EXERCISE DETAILS
Take the material below from its first line through the line containing "New Zealand, site EFH_HCAMD01, 2019-10-29" and, please, write those lines again exactly.

THE INPUT

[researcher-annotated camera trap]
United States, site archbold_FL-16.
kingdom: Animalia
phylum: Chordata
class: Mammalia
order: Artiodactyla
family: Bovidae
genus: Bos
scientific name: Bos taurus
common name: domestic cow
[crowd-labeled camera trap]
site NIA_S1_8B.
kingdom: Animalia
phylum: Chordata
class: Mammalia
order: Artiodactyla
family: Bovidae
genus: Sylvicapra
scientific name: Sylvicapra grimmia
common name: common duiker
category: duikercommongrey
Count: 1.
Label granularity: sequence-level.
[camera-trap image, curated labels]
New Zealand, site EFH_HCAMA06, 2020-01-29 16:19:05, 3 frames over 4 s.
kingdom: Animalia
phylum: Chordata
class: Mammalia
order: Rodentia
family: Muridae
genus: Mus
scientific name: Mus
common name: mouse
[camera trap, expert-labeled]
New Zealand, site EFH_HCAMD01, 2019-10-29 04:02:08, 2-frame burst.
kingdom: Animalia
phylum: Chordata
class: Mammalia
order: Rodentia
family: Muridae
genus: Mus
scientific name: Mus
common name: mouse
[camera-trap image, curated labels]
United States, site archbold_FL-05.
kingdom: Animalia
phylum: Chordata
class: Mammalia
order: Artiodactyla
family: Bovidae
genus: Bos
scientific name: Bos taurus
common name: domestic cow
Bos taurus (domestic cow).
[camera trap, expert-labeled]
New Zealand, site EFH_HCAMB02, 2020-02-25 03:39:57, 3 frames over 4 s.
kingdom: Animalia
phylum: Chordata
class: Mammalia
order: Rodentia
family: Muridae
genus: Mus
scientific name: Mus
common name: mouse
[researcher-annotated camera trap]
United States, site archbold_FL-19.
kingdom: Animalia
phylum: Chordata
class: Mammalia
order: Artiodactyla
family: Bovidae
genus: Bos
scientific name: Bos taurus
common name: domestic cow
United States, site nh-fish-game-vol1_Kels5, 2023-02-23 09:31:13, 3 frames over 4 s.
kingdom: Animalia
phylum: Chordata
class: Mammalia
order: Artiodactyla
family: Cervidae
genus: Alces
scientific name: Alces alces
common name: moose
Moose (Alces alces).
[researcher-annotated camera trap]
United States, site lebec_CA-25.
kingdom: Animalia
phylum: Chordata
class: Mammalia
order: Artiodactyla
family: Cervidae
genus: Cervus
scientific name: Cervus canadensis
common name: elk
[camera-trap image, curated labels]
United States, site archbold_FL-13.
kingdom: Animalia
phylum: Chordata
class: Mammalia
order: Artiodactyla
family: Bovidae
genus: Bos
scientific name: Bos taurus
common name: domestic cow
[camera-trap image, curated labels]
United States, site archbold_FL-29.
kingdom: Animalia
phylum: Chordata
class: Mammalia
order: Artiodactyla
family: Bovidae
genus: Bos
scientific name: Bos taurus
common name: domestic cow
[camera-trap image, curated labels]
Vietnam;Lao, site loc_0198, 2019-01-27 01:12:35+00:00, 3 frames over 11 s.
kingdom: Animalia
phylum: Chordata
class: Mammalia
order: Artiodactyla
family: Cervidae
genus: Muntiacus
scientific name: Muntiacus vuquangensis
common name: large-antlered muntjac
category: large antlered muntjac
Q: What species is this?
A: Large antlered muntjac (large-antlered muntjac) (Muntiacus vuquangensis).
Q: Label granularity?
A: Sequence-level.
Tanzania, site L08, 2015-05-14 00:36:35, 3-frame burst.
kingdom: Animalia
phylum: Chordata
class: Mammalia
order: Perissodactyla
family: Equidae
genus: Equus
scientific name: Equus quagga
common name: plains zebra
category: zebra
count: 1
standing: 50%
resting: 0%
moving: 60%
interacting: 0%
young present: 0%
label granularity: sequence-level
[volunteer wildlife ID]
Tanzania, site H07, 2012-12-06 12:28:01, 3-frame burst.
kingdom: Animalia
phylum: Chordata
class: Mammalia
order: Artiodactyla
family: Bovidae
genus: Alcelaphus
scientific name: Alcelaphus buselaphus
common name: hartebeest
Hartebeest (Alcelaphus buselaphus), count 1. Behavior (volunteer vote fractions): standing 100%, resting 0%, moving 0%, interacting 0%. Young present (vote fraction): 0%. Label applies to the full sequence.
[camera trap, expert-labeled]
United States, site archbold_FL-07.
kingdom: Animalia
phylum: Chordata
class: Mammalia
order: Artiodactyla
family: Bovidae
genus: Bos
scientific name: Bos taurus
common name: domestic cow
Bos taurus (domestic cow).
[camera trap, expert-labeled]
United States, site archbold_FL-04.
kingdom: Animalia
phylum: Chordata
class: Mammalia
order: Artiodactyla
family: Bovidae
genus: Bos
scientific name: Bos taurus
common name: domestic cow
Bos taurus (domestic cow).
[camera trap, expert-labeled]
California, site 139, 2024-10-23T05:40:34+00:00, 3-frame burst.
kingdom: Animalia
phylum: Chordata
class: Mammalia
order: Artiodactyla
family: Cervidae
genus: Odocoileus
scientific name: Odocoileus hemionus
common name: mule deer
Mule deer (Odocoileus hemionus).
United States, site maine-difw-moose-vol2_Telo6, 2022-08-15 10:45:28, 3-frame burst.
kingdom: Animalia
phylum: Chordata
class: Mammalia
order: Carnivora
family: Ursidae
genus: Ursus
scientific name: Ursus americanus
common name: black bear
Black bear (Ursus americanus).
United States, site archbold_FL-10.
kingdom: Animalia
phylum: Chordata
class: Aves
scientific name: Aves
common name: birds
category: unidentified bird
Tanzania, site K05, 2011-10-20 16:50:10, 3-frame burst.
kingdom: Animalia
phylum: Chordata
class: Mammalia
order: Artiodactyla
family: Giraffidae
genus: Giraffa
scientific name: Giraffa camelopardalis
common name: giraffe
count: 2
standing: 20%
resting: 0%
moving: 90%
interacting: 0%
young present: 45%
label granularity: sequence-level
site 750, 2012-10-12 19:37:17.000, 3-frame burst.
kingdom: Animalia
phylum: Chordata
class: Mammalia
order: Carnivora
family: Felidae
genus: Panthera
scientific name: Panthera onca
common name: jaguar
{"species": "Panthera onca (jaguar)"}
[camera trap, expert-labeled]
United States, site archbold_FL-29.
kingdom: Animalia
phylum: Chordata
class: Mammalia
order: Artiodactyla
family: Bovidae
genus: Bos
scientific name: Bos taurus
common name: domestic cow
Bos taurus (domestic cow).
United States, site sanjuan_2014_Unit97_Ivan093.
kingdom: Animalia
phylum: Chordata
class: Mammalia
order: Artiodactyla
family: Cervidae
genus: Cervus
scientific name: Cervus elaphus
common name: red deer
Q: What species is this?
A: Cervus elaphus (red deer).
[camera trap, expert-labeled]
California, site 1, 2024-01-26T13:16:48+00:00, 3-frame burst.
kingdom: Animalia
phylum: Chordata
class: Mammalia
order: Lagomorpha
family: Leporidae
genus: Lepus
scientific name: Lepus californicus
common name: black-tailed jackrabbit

WRITTEN REPLY
[researcher-annotated camera trap]
United States, site archbold_FL-16.
kingdom: Animalia
phylum: Chordata
class: Mammalia
order: Artiodactyla
family: Bovidae
genus: Bos
scientific name: Bos taurus
common name: domestic cow
[crowd-labeled camera trap]
site NIA_S1_8B.
kingdom: Animalia
phylum: Chordata
class: Mammalia
order: Artiodactyla
family: Bovidae
genus: Sylvicapra
scientific name: Sylvicapra grimmia
common name: common duiker
category: duikercommongrey
Count: 1.
Label granularity: sequence-level.
[camera-trap image, curated labels]
New Zealand, site EFH_HCAMA06, 2020-01-29 16:19:05, 3 frames over 4 s.
kingdom: Animalia
phylum: Chordata
class: Mammalia
order: Rodentia
family: Muridae
genus: Mus
scientific name: Mus
common name: mouse
[camera trap, expert-labeled]
New Zealand, site EFH_HCAMD01, 2019-10-29 04:02:08, 2-frame burst.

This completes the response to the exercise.